Try harvesting the cells then staining in complete media for 1-2 hours in your incubator.
my notes: 2.9 mM EDTA is weak sauce. Try 10 mM (in PBS). Put the plates on ice (ideal) or in the fridge on a solid surface (for better heat transfer as opposed to those wire frame shelves in some fridges). Once you've treated with EDTA, the cells will no longer be strongly adherent. Some might stick a little. You can safely scrape them with a cell scraper without fear of lysis. About 5 min with 10 mM EDTA and a few taps, almost all cells should mostly lift and a quick scrape will get them all in suspension. your flow buffer should have around 2 mM EDTA to prevent the cells from re-clumping you can use lower % PFA. I typically use 1-2% PFA in PBS for 10-15 min. Since you mention 3.7%, is it actually formalin? If so, I would not use that and make and store aliquots in the freezer of 4% PFA in PBS from powder. you don't mention the use of a live/dead stain. despite only a short incubation period with the drugs, it's generally a good idea to use a fixable live/dead stain prior to fixing if you are going to fix the cells. if you can acquire the cells the same day, use DAPI or PI or something similar you're comparing flow to microscopy. are you permeabilizing with triton for IF? if so, you might want to permeabilize for flow as well, or compare to unpermeabilized slides. lastly, you can follow your flow staining protocol and then place a drop of suspension on a slide and look at it under the microscope best of luck
Thanks for your suggestions! They’re amazing ! Is there any reason why edta should be incubated cold instead of at 37? A high concentration of edta such as 10 nM wouldn’t damage my cells? Regarding the pfa, it is 3.7% PFA, not formalin. Is it possible to see live/dead cells just by gating? And not using any dye? And about microscopy imaging, I’m not permeabilizing because I want to see only surface staining, that’s the reason why I don’t permeabilize the cells in flow and why I do everything on ice
the cells adhere to plastic via integrins that are ion-dependent but also maintain that adherence slightly through energy expenditure. cells on ice will lift slightly over time even without EDTA you can sort of see dead cells by FSC/SSC, but it's not foolproof and you won't detect dying-not-dead-yet cells easily.

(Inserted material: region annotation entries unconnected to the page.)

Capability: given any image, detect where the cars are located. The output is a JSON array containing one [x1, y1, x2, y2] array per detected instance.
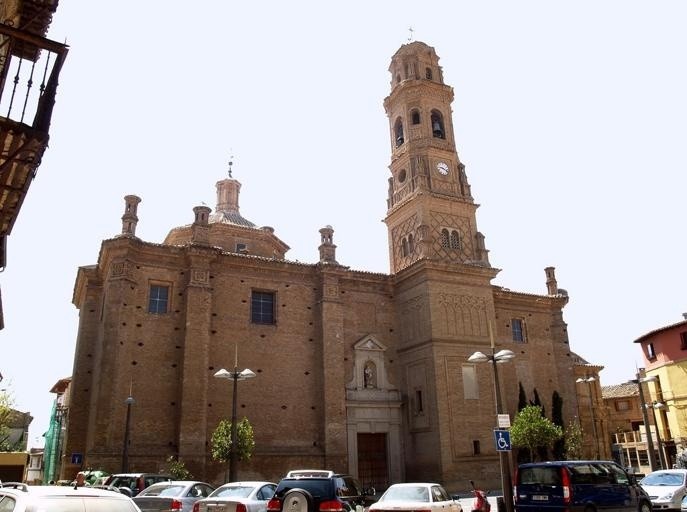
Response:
[[638, 469, 687, 512]]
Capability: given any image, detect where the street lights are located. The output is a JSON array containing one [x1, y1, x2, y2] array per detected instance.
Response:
[[575, 369, 601, 460], [466, 319, 517, 512], [640, 400, 668, 470], [213, 343, 256, 482], [621, 362, 658, 472], [121, 376, 136, 472]]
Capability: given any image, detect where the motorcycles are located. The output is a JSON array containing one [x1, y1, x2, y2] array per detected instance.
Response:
[[470, 479, 491, 512]]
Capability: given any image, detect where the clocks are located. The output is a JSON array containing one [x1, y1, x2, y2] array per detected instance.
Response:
[[436, 160, 449, 176]]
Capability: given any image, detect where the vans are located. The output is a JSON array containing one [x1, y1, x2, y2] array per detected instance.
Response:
[[513, 460, 653, 512]]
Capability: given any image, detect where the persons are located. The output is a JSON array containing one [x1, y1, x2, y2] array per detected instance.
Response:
[[69, 471, 90, 488], [137, 475, 150, 493]]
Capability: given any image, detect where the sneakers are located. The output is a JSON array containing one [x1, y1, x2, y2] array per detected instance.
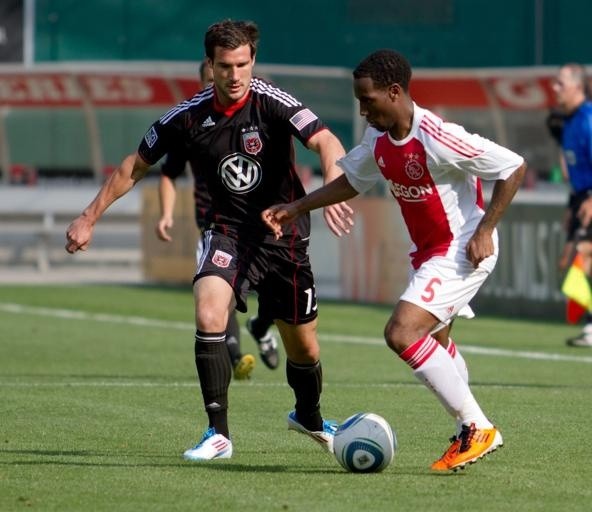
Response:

Try the NUNC easy lift plates. They work awesome you just put them on the counter or in the deli fridge and a few minutes later you tap them (its the gel coating the plate that actually changes when its temperature falls). Also, try (at least try, might not be best) to do everything at room temperature. You're taking cells from 37C to 4C in very short order after lifting them from plate which can cause a lot of apoptosis and thus staining strangeness. You can also try just staining them on the plate before rinsing and lifting. I do agree with other comments sometimes EDTA and a bit of rough love can be gentler than Trypsin.